MultiKueue: prevent a hung remote watch from stopping all-cluster admission#11207
Conversation
✅ Deploy Preview for kubernetes-sigs-kueue canceled.
|
|
Hi @trilamsr. Thanks for your PR. I'm waiting for a kubernetes-sigs member to verify that this patch is reasonable to test. If it is, they should reply with Regular contributors should join the org to skip this step. Once the patch is verified, the new status will be reflected by the I understand the commands that are listed here. DetailsInstructions for interacting with me using PR comments are available here. If you have questions or suggestions related to my behavior, please file an issue against the kubernetes-sigs/prow repository. |
10565ed to
89b9ab3
Compare
|
/ok-to-test |
kshalot
left a comment
There was a problem hiding this comment.
/lgtm
I'm thinking about e2e testing this, although it might be tricky to simulate in an easy way (I was thinking of maybe using DROP in iptables).
|
LGTM label has been added. DetailsGit tree hash: 4f3aea30d663ca56ae7340e9771ba034777feaca |
|
Thanks @kshalot!
|
| // Bounds how long startWatcher waits for client.Watch() to return, | ||
| // so a hung remote cannot head-of-line block the reconciler. See #11206. |
There was a problem hiding this comment.
Exploratory question to confirm my understanding: could this issue be also mitigated by increasing the GroupKindConcurrency level for MultiKueueCluster for the controller, wdyt? Code pointer to the configuration: https://github.com/kubernetes-sigs/kueue/blob/main/apis/config/v1beta2/configuration_types.go#L264C2-L264C22
In that case when one Reconcile is stuck the other may continue
There was a problem hiding this comment.
could this issue be also mitigated by increasing the
GroupKindConcurrencylevel…
I don't think it actually buys us anything in this code path. The knob is wired through correctly (the controller doesn't override MaxConcurrentReconciles), so in principle you'd get N parallel workers. But Reconcile calls setRemoteClientConfig, which grabs clustersReconciler.lock (a single controller wide write mutex at multikueuecluster.go:394) and holds it through the entire setConfig → establishWatch → c.Watch() chain. So when one worker is parked inside c.Watch(), every other Reconcile that wants to do anything with a different cluster sits waiting on that same lock.

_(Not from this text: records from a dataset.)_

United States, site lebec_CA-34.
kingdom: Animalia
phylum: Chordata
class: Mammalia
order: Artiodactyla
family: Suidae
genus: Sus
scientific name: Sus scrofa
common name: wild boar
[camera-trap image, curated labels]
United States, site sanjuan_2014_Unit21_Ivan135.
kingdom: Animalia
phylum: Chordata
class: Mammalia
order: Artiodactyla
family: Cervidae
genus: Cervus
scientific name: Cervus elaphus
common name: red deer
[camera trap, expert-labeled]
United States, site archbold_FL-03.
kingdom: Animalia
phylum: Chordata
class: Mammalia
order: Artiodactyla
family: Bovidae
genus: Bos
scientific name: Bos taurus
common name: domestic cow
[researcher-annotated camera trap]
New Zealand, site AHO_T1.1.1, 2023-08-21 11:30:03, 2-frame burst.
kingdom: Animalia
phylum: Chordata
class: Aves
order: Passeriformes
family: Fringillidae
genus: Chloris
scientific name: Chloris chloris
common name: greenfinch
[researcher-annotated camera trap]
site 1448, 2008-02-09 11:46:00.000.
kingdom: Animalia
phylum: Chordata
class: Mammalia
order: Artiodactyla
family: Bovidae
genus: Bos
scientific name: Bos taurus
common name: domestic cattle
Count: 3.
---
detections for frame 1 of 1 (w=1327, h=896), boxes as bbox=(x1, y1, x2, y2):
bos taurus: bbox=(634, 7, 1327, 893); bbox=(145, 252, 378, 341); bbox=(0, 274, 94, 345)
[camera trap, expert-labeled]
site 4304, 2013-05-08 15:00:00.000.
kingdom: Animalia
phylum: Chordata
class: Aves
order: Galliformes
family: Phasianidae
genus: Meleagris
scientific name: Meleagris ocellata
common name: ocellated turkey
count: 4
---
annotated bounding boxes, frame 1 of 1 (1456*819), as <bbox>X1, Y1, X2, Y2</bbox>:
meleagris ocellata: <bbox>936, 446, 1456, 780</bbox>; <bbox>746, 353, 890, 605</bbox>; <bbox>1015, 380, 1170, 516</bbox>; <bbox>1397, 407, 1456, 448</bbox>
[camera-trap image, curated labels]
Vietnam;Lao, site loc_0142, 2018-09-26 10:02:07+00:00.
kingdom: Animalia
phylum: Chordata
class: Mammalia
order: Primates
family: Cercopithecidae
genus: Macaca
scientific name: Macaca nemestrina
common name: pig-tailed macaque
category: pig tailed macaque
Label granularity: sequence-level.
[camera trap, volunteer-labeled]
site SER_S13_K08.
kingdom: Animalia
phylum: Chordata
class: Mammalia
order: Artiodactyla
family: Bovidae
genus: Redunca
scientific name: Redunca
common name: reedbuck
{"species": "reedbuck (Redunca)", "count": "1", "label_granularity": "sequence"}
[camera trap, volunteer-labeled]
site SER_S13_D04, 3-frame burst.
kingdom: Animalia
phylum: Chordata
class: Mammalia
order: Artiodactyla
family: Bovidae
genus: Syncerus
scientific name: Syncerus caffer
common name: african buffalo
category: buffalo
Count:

In practice concurrency=N collapses back to 1 whenever any remote is hung. Bumping the knob would only help after we also split that lock per cluster, or released it before establishing the watch. Probably a separate PR. Happy to file a follow up issue for it if you want.
There was a problem hiding this comment.
I see, thank you for the summary, I now understand why this would not work currently, and why fixing the problem is not straighforward.
Having said that, I think this renders GroupKindConcurrency useless for MultiKueueCluster due to very technical reasons which can be considered a bug by a user.
So, please file an issue for that. Feel free to work on it, or just keep it posted for some contributors.
There was a problem hiding this comment.
Filed #11297 to track the lock refactor. Leaving it unassigned for now so it's open for any contributor to pick up.
|
|
||
| // Bounds how long startWatcher waits for client.Watch() to return, | ||
| // so a hung remote cannot head-of-line block the reconciler. See #11206. | ||
| defaultWatchEstablishTimeout = 60 * time.Second |
There was a problem hiding this comment.
I'm wondering if the timeout at 60s is safe in practice. IIUC this watch is used for all types, that includes Workloads, which might be numerous. And when Watch is opened IIUC all workloads are Listed, which may take a lot of time at the api-server side to prepare the response, in particular if the Workload objects need to go via conversion webhooks.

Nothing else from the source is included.